State-Value Function for Policy \(\pi\)

\[ v_\pi(s) = E_\pi[G_t | S_t=s] = E_\pi \left[\sum_{k=0}^{\infty} \gamma^k R_{t+k+1} \bigg| S_t=s\right] \]

  • Expected return (value) when starting in state \(s\) and following policy \(\pi\) thereafter

Action-Value for Policy \(\pi\)

\[ \begin{align} q_\pi(s,a) &= E_\pi[G_t | S_t=s, A_t=a] \\ &= E_\pi\left[\sum_{k=0}^{\infty} \gamma^k R_{t+k+1} \bigg| S_t=s, A_t=a\right] \end{align} \]

  • Expected return (value) of taking action \(a\) in state \(s\) and following policy \(\pi\) thereafter

Look Ahead (Monte Carlo Methods)

  • Expectations in \(v_\pi\) and \(q_\pi\) can be estimated from sample averages over many episodes
  • How? For each state maintain average return that followed that state under policy \(\pi\). This converges to \(v_\pi\).
  • How? For each state-action pair maintain average return that followed under policy \(\pi\). This converges to \(q_\pi\).
————————
### TASK 1
Answer these questions about the value-function passage:
(a) What does the state-value function give for a state s?
(b) According to the Monte Carlo section, from what can the expectations in v_π and q_π be estimated?
(c) To what does the average return kept for each state-action pair converge?
### TASK 2
Write out the spatial reasoning rows, starting at the line that contains "Which is positioned" and ending with the last row, including both ends.

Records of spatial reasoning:
————————
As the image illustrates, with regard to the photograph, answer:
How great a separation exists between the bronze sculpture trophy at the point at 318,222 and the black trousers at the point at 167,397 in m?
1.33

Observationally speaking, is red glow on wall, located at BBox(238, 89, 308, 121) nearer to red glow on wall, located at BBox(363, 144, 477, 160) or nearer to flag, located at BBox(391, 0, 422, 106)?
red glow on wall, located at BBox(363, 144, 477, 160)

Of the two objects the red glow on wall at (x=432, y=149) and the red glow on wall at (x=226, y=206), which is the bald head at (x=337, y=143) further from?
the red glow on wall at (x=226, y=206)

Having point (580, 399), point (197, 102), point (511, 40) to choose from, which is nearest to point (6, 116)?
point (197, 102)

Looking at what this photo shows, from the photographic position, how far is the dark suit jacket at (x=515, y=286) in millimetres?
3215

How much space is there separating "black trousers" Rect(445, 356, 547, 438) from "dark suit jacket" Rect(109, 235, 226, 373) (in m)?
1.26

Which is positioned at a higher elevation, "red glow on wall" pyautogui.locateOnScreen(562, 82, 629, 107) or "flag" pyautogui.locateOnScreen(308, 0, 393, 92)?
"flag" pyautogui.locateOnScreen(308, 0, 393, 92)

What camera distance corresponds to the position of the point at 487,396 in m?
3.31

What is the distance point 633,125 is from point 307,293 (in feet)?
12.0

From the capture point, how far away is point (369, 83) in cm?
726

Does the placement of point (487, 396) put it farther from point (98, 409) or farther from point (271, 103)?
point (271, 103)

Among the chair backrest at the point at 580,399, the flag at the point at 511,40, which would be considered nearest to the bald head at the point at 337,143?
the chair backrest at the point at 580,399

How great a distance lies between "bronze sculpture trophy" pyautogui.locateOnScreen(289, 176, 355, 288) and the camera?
————————
### CORRECT ANSWER 1
(a) The expected return (value) when starting in state s and following policy π thereafter.
(b) From sample averages over many episodes.
(c) To q_π.

### CORRECT ANSWER 2
Which is positioned at a higher elevation, "red glow on wall" pyautogui.locateOnScreen(562, 82, 629, 107) or "flag" pyautogui.locateOnScreen(308, 0, 393, 92)?
"flag" pyautogui.locateOnScreen(308, 0, 393, 92)

What camera distance corresponds to the position of the point at 487,396 in m?
3.31

What is the distance point 633,125 is from point 307,293 (in feet)?
12.0

From the capture point, how far away is point (369, 83) in cm?
726

Does the placement of point (487, 396) put it farther from point (98, 409) or farther from point (271, 103)?
point (271, 103)

Among the chair backrest at the point at 580,399, the flag at the point at 511,40, which would be considered nearest to the bald head at the point at 337,143?
the chair backrest at the point at 580,399

How great a distance lies between "bronze sculpture trophy" pyautogui.locateOnScreen(289, 176, 355, 288) and the camera?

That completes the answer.